* [Assignment]:
In your reply, repeat the full listing exactly and leave each picture out.

-- Data for this task follows --

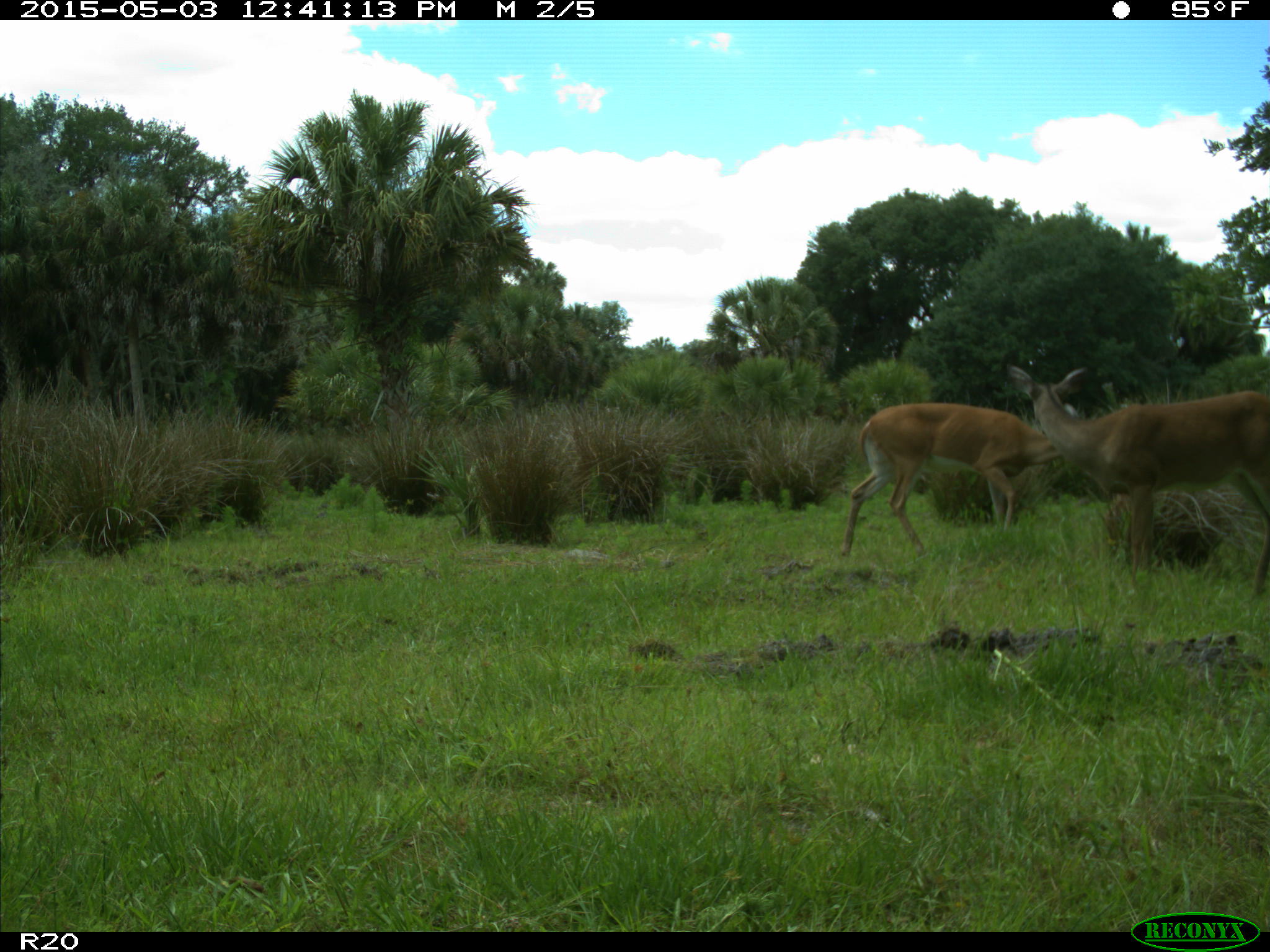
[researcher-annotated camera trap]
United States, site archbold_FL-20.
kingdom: Animalia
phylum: Chordata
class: Mammalia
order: Artiodactyla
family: Cervidae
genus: Odocoileus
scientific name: Odocoileus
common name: deer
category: unidentified deer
Unidentified deer (deer) (Odocoileus).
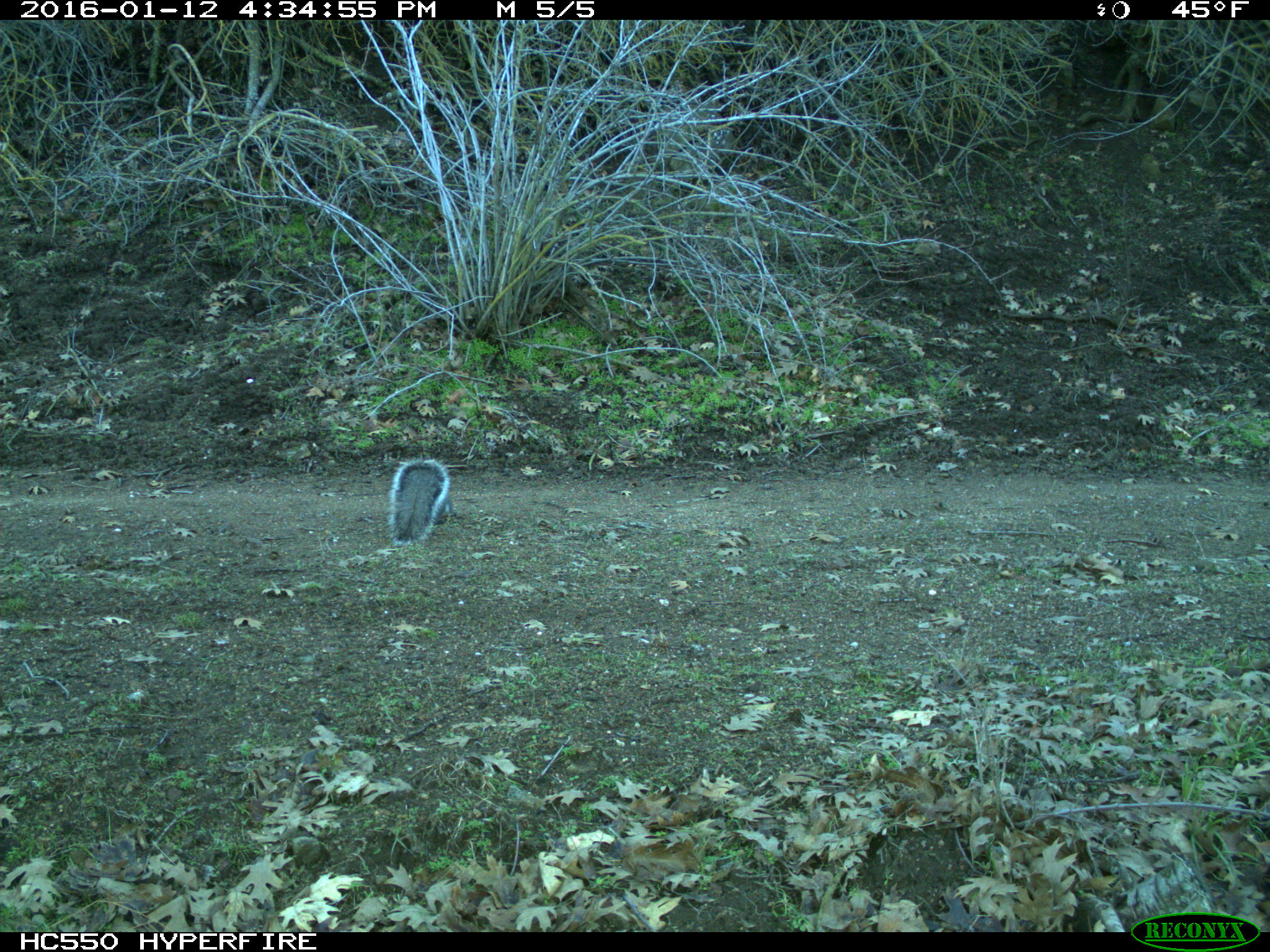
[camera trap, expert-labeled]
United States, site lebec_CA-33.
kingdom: Animalia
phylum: Chordata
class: Mammalia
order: Rodentia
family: Sciuridae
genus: Sciurus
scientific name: Sciurus carolinensis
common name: eastern gray squirrel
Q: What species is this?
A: Sciurus carolinensis (eastern gray squirrel).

-- Data for this task concluded --

* [Reply to the exercise]:
[researcher-annotated camera trap]
United States, site archbold_FL-20.
kingdom: Animalia
phylum: Chordata
class: Mammalia
order: Artiodactyla
family: Cervidae
genus: Odocoileus
scientific name: Odocoileus
common name: deer
category: unidentified deer
Unidentified deer (deer) (Odocoileus).
[camera trap, expert-labeled]
United States, site lebec_CA-33.
kingdom: Animalia
phylum: Chordata
class: Mammalia
order: Rodentia
family: Sciuridae
genus: Sciurus
scientific name: Sciurus carolinensis
common name: eastern gray squirrel
Q: What species is this?
A: Sciurus carolinensis (eastern gray squirrel).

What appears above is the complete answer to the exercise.